> [YOUR GOAL]: Transcribe the listing exactly, so that nothing but the pictures is missing.

> [GIVEN INFORMATION]:
##############################

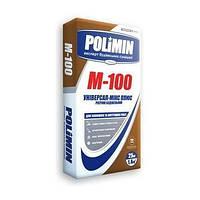 Раствор строительный POLIMIN М-100 УНИВЕРСАЛ-МИКС ПЛЮС 25 кг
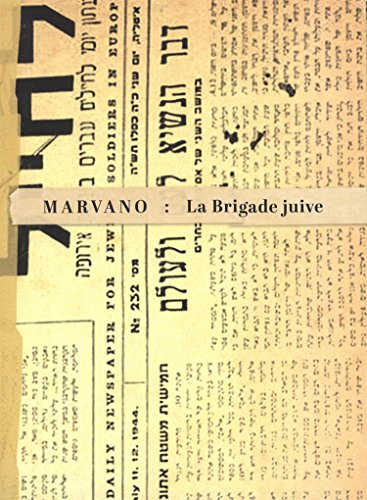 La brigade juive : Tome 1, Vigilante ; Tome 2, TTG ; Tome 3, Hatikvah : Avec un ex-libris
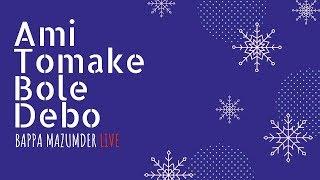 Ami tomake bole debo live- Bappa Mazumder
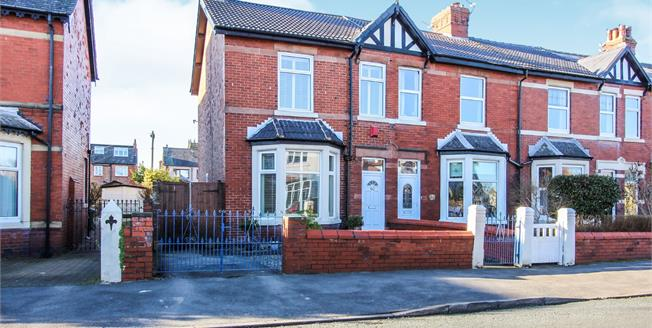 Offers Over £235,000, 4 Bedroom End of Terrace House For Sale in Lytham St. Annes, FY8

##############################

> [RESPONSE BOX]:
 Раствор строительный POLIMIN М-100 УНИВЕРСАЛ-МИКС ПЛЮС 25 кг
 La brigade juive : Tome 1, Vigilante ; Tome 2, TTG ; Tome 3, Hatikvah : Avec un ex-libris
 Ami tomake bole debo live- Bappa Mazumder
 Offers Over £235,000, 4 Bedroom End of Terrace House For Sale in Lytham St. Annes, FY8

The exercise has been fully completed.